▶ **Exercise directions**: From the first line to the last, output the data exactly as it stands, minus its pictures.

▶ **Task inputs**:

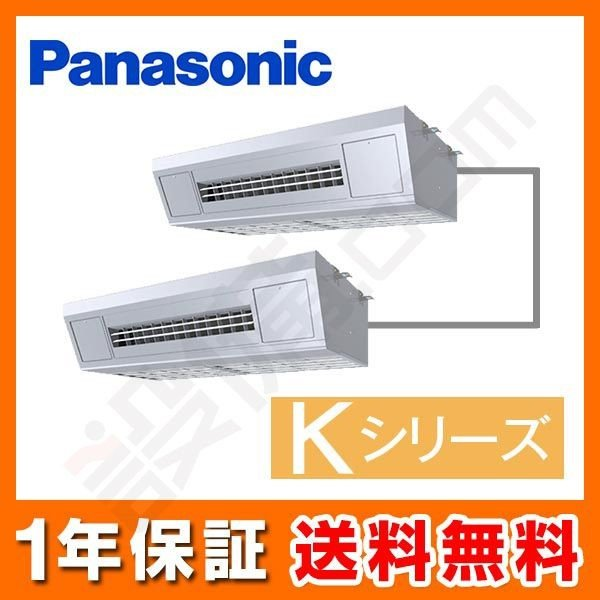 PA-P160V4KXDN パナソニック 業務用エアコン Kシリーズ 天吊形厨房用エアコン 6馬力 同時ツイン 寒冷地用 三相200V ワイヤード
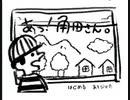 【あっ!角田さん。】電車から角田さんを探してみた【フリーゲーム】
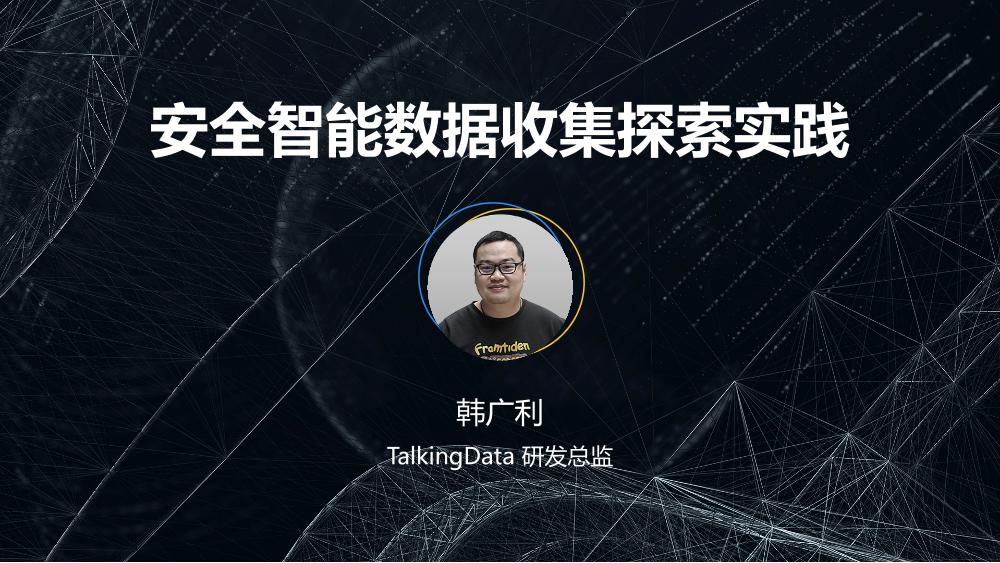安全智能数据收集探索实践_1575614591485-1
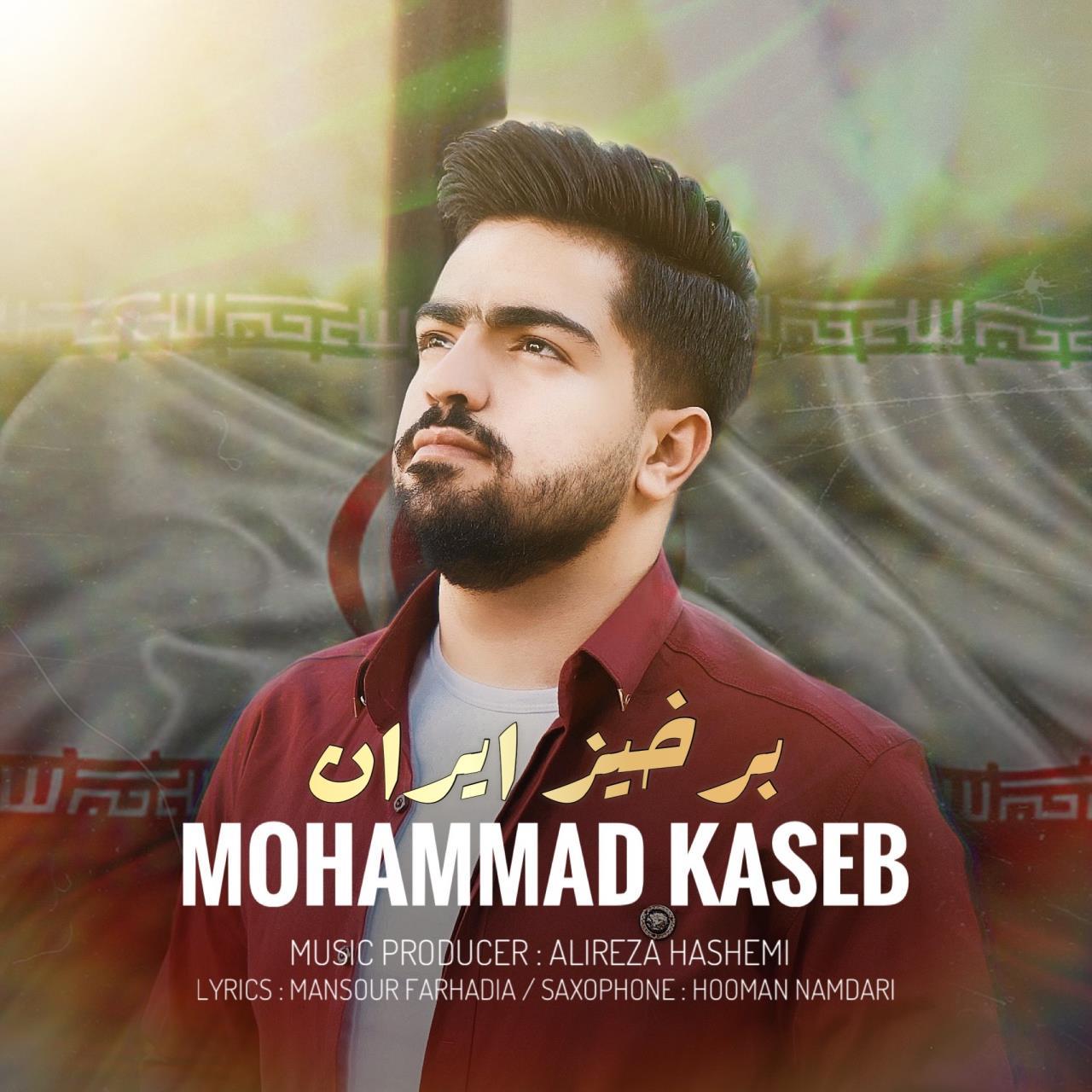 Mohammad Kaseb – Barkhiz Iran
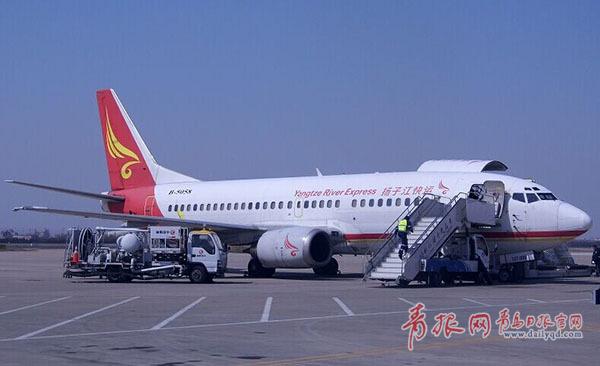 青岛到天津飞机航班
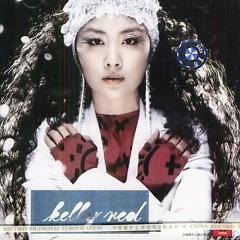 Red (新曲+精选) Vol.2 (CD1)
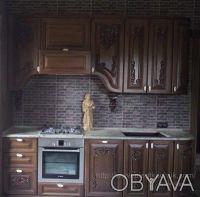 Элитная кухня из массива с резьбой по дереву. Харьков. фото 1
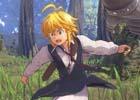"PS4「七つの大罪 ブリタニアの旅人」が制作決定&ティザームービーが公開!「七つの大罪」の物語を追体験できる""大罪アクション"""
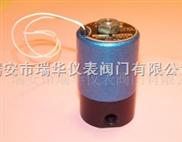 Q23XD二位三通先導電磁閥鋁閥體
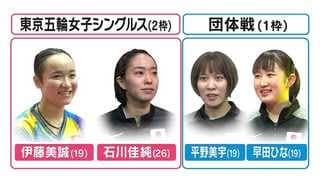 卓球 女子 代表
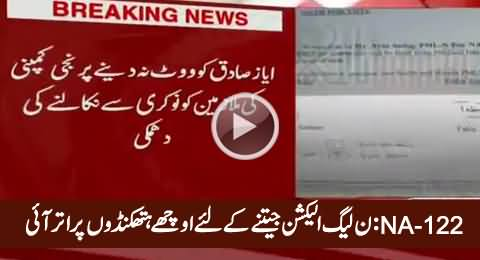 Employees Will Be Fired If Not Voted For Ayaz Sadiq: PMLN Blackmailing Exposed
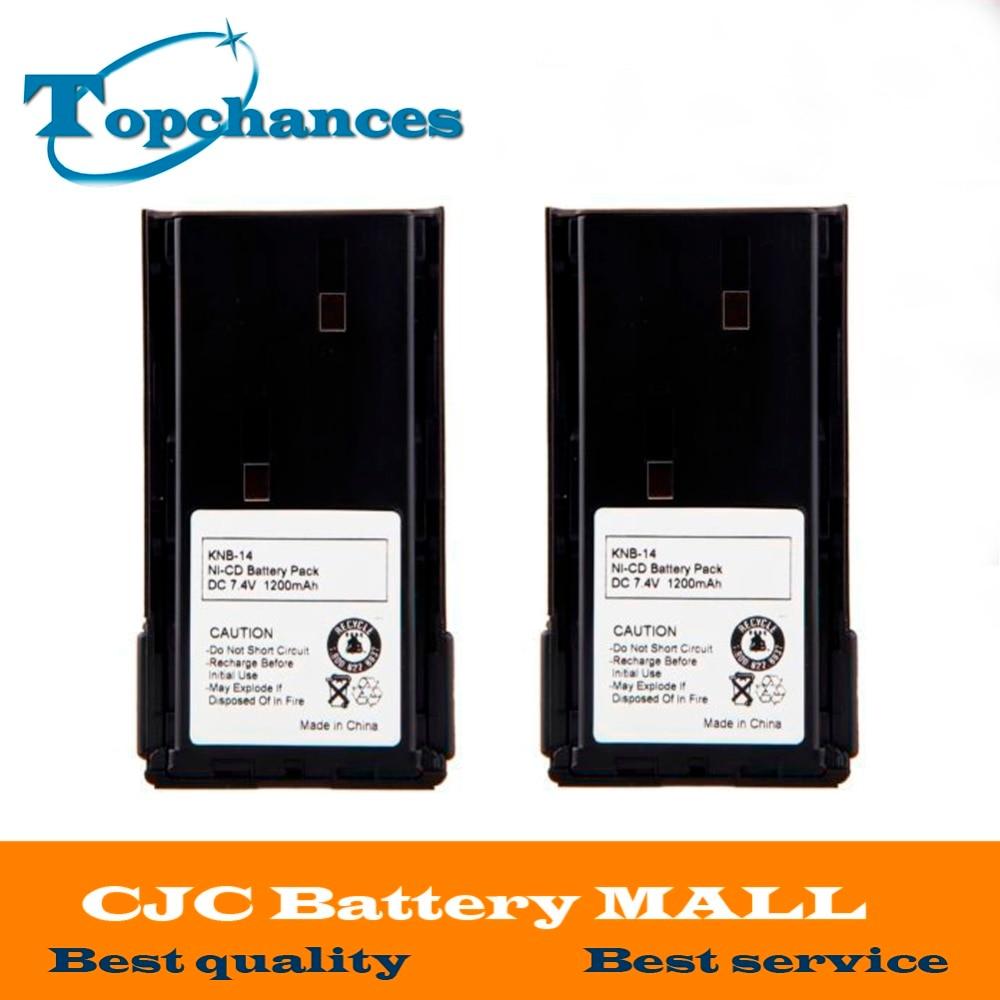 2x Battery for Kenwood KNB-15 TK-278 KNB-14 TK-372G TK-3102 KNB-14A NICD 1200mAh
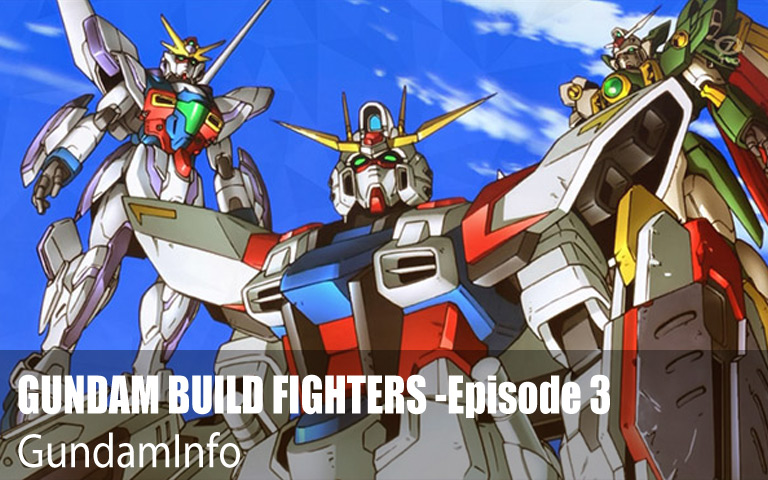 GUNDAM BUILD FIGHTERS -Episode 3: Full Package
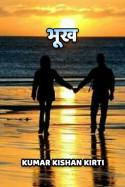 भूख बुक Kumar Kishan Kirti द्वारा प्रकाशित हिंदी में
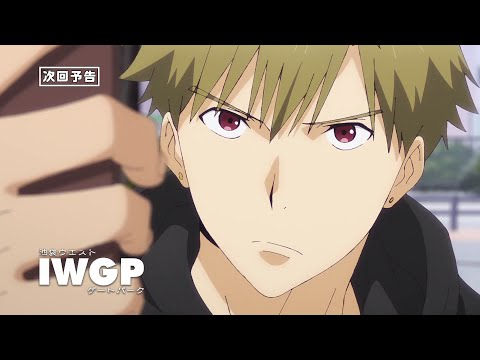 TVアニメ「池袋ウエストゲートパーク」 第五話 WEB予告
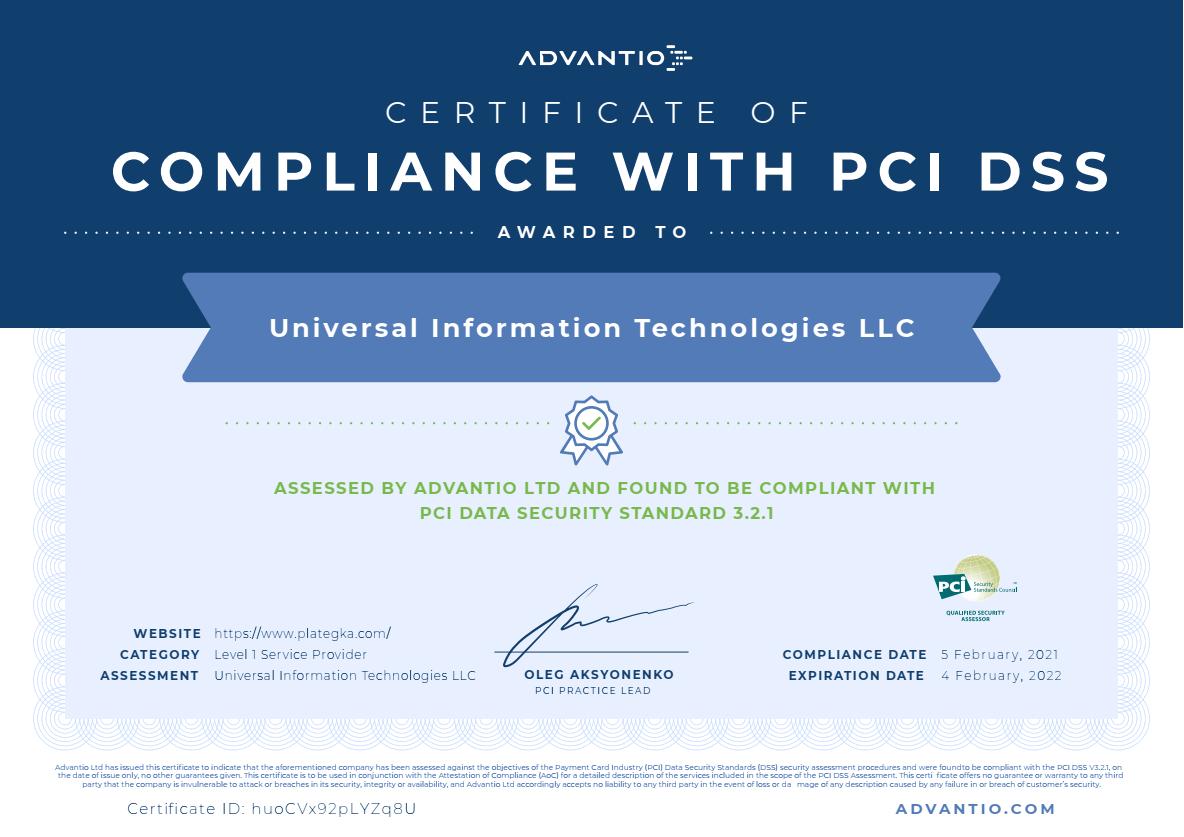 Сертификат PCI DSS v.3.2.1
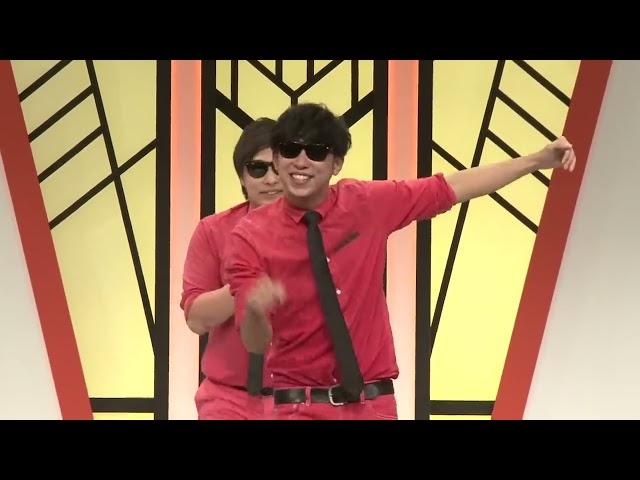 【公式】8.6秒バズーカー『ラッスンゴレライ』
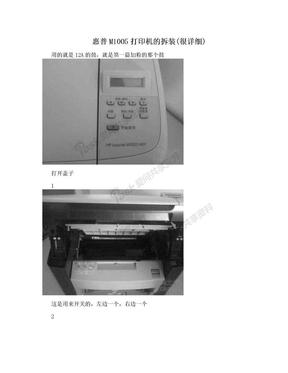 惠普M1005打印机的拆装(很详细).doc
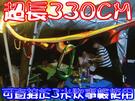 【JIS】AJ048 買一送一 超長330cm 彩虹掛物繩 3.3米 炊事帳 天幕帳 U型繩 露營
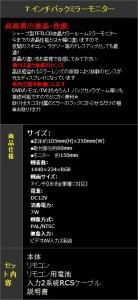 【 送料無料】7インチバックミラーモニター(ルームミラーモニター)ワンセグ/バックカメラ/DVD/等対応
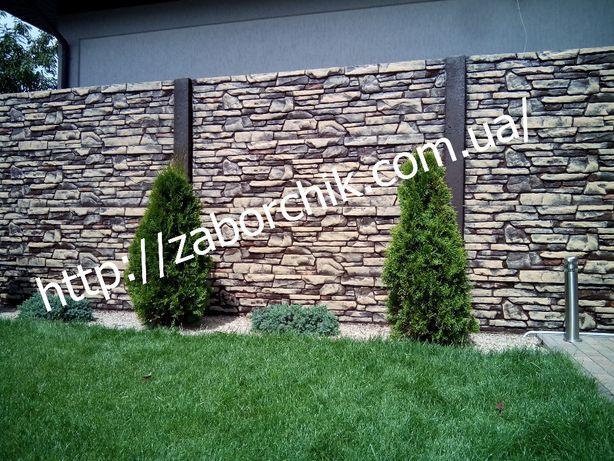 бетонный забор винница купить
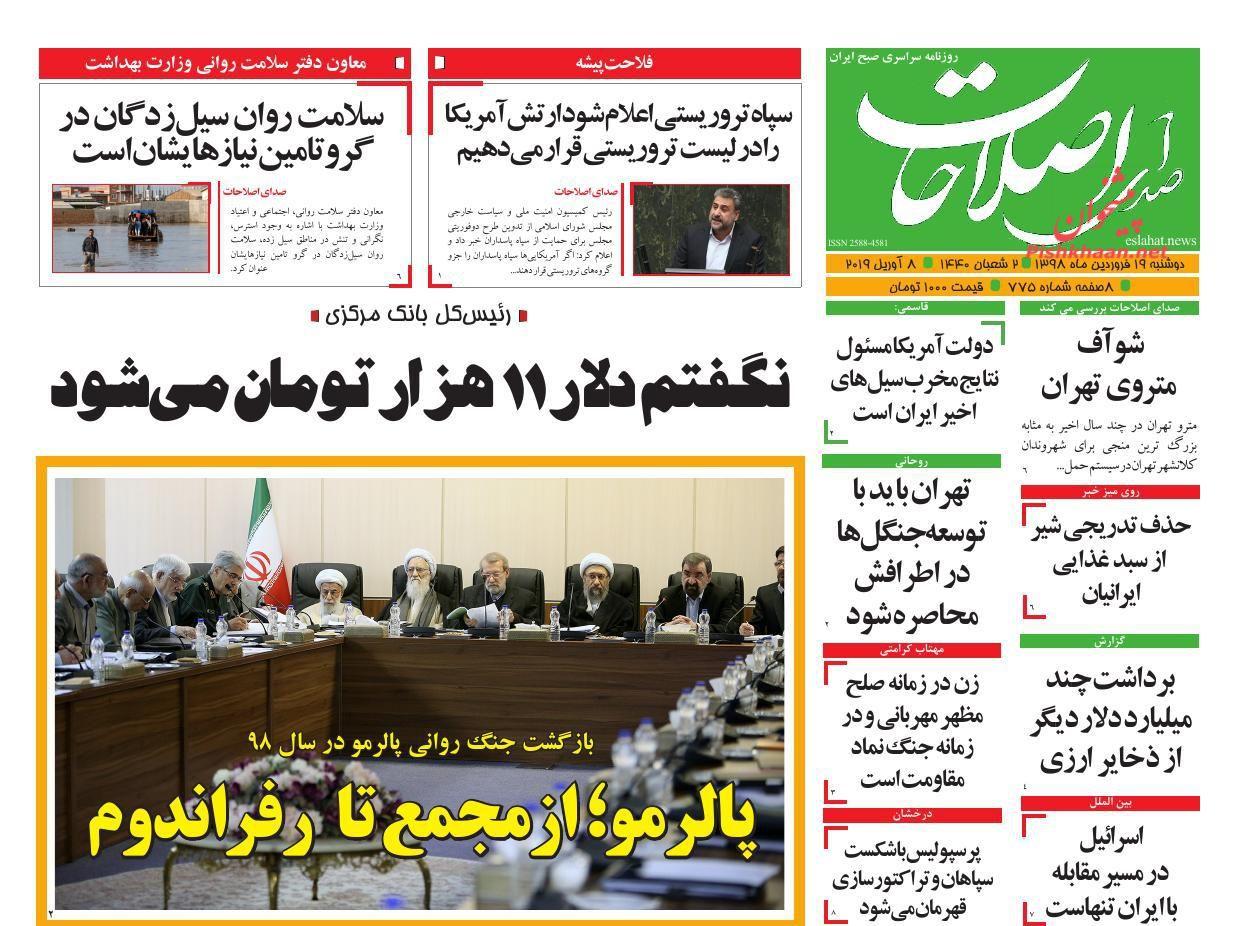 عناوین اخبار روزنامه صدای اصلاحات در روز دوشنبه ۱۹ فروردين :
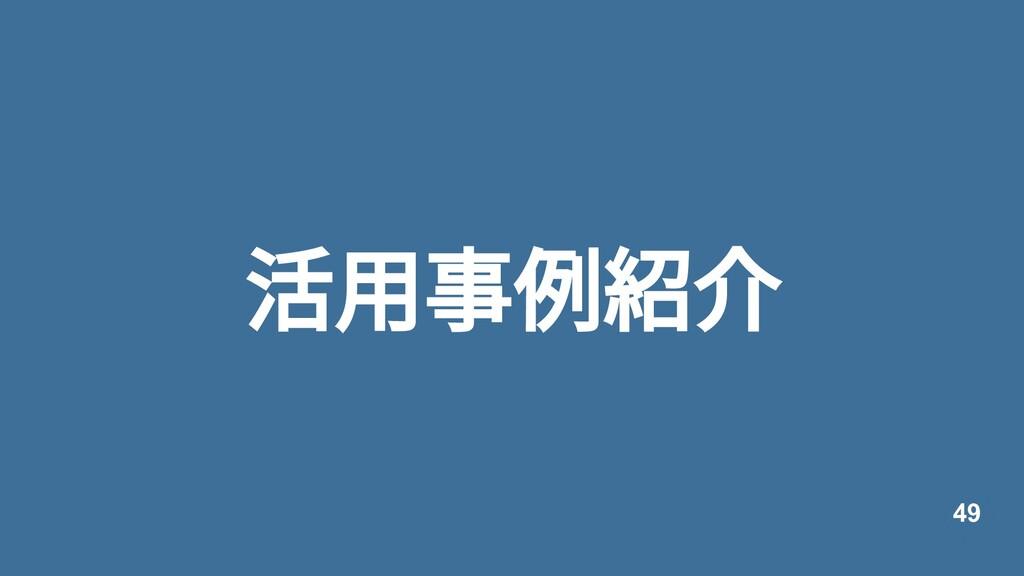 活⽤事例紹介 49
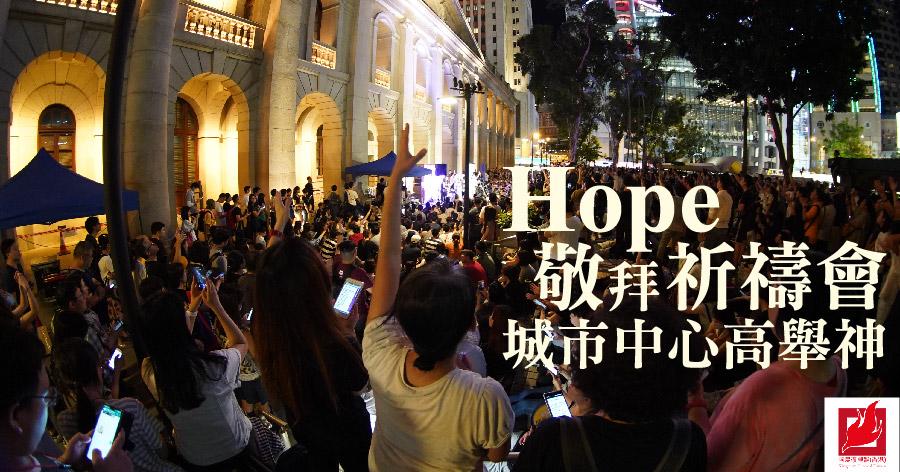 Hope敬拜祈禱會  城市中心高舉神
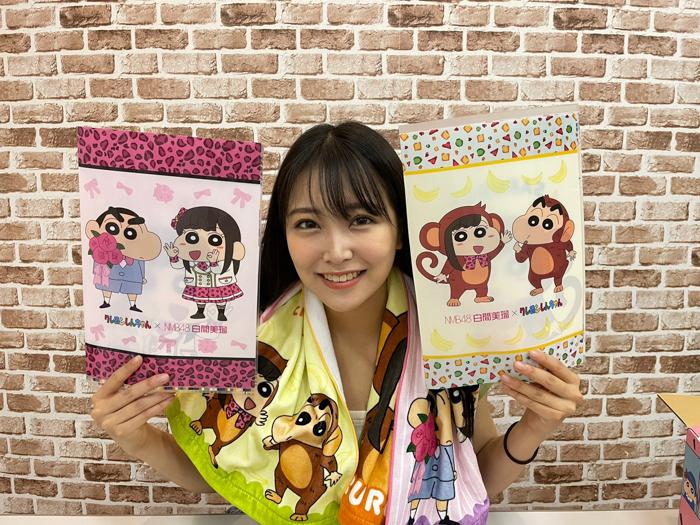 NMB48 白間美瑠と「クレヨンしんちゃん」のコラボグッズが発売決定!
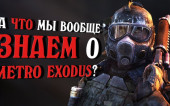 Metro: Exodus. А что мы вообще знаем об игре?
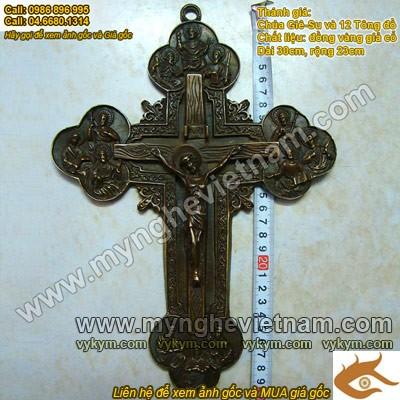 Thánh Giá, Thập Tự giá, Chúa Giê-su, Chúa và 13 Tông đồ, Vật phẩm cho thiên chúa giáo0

▶ **Final answer**:
 PA-P160V4KXDN パナソニック 業務用エアコン Kシリーズ 天吊形厨房用エアコン 6馬力 同時ツイン 寒冷地用 三相200V ワイヤード
 【あっ!角田さん。】電車から角田さんを探してみた【フリーゲーム】
安全智能数据收集探索实践_1575614591485-1
 Mohammad Kaseb – Barkhiz Iran
 青岛到天津飞机航班
 Red (新曲+精选) Vol.2 (CD1)
 Элитная кухня из массива с резьбой по дереву. Харьков. фото 1
"PS4「七つの大罪 ブリタニアの旅人」が制作決定&ティザームービーが公開!「七つの大罪」の物語を追体験できる""大罪アクション"""
 Q23XD二位三通先導電磁閥鋁閥體
 卓球 女子 代表
 Employees Will Be Fired If Not Voted For Ayaz Sadiq: PMLN Blackmailing Exposed
 2x Battery for Kenwood KNB-15 TK-278 KNB-14 TK-372G TK-3102 KNB-14A NICD 1200mAh
 GUNDAM BUILD FIGHTERS -Episode 3: Full Package
 भूख बुक Kumar Kishan Kirti द्वारा प्रकाशित हिंदी में
 TVアニメ「池袋ウエストゲートパーク」 第五話 WEB予告
 Сертификат PCI DSS v.3.2.1
 【公式】8.6秒バズーカー『ラッスンゴレライ』
 惠普M1005打印机的拆装(很详细).doc
 【JIS】AJ048 買一送一 超長330cm 彩虹掛物繩 3.3米 炊事帳 天幕帳 U型繩 露營
 【 送料無料】7インチバックミラーモニター(ルームミラーモニター)ワンセグ/バックカメラ/DVD/等対応
 бетонный забор винница купить
 عناوین اخبار روزنامه صدای اصلاحات در روز دوشنبه ۱۹ فروردين :
 活⽤事例紹介 49
 Hope敬拜祈禱會  城市中心高舉神
 NMB48 白間美瑠と「クレヨンしんちゃん」のコラボグッズが発売決定!
 Metro: Exodus. А что мы вообще знаем об игре?
 Thánh Giá, Thập Tự giá, Chúa Giê-su, Chúa và 13 Tông đồ, Vật phẩm cho thiên chúa giáo0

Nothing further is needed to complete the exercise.